A table was included with percentages ranging from 15 percent of the “[f]irst $6,000.00 of billings per month” 50 percent of collected billings “[g]reater than $15,000.00 per month.”

Markevitch brought a client into the firm; on his behalf, it brought a putative class action in Los Angeles Superior Court; the defendant removed it to the U.S. District Court for the Central District of California based on diversity of citizenship; Judge Jacqueline Nguyen approved a settlement, ordering that the defendant pay $415,000 in attorney fees.

Refusal to Pay

Pagano & Kass refused to pay any part of that fee to Markevitch, invoking Rules of Professional Conduct, rule 2-200, then in effect (supplanted by 2018 revisions). It provided, in part:

“A member shall not divide a fee for legal services with a lawyer who is not a partner of, associate of, or shareholder with the member unless:

“(1) The client has consented in writing thereto after a full disclosure has been made in writing that a division of fees will be made and the terms of such division; and

“The total fee charged by all lawyers is not increased solely by reason of the provision for division of fees and is not unconscionable….”

The firm insisted it could not pay Markevitch because he was no longer an associate (having set up his own law office in San Jose). Markevitch argued that what mattered is that he brought the client in at a time when he was an associate.

Dispute Undecided

“We need not resolve the parties’ dispute as to whether former rule 2-200 governs in these circumstances,” Elia wrote. “Even if it does, its requirements were satisfied such that it does not preclude the enforcement of the Referral Fee Agreement.”

He said the client consented in writing to the fee-splitting.

That consent, the firm maintained, was ineffective because the man “was not an individual client, rather, he was a representative of a putative class.” To be valid, it asserted, the District Court would have to have approved.

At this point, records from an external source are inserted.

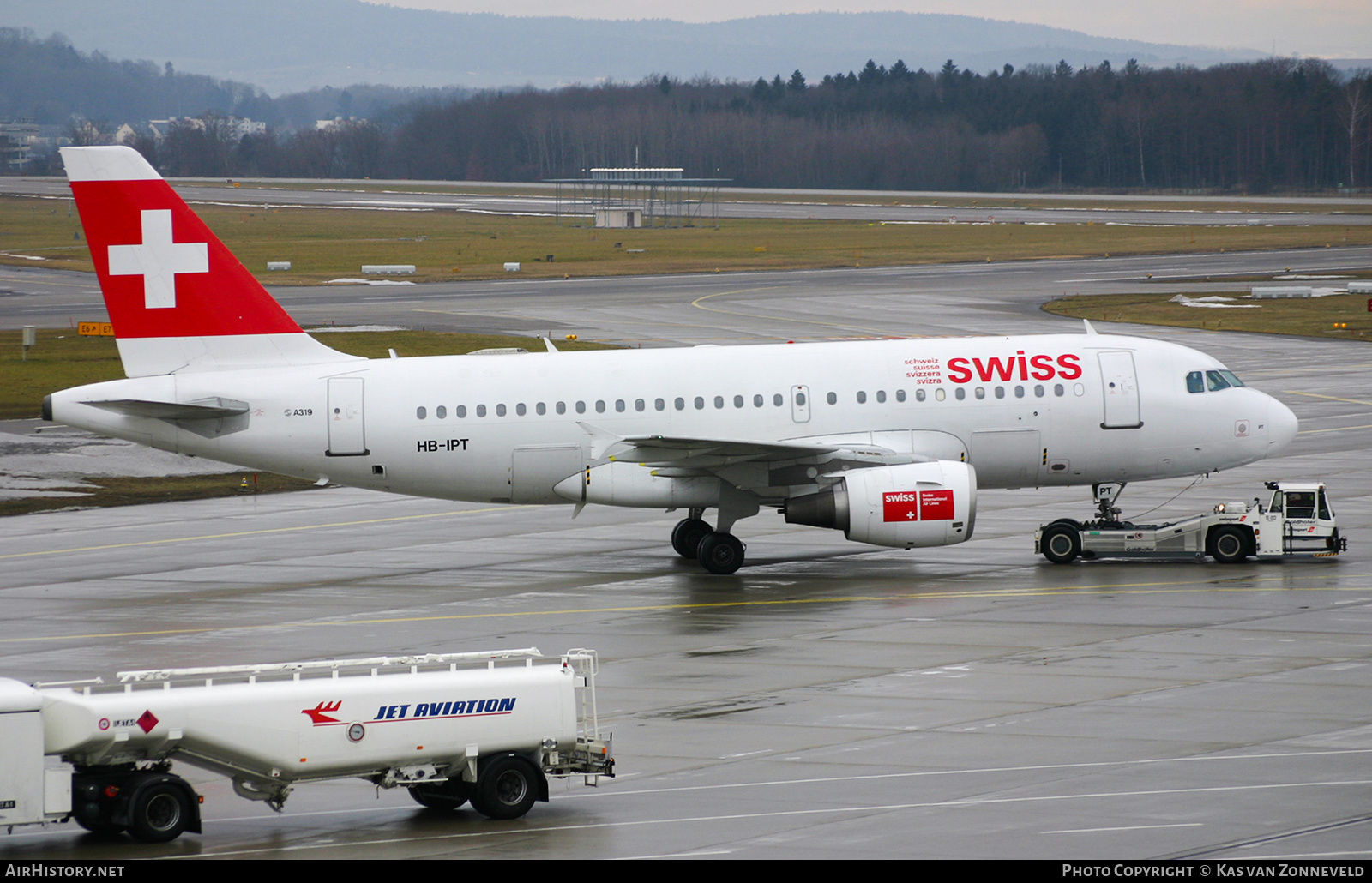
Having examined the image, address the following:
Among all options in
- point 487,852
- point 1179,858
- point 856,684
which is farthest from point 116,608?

“But the Firm cites no authority for that position,” Elia said, “which we accordingly deem forfeited.”

Judicial Approval

The firm further argued that it is settled that, under federal law, a judge must approve fee allocations in class actions.

Not all class actions, Elia said—only those involving common funds, which the present case did not.

The case is Markevitch v. Pagano & Kass, PC, H044561.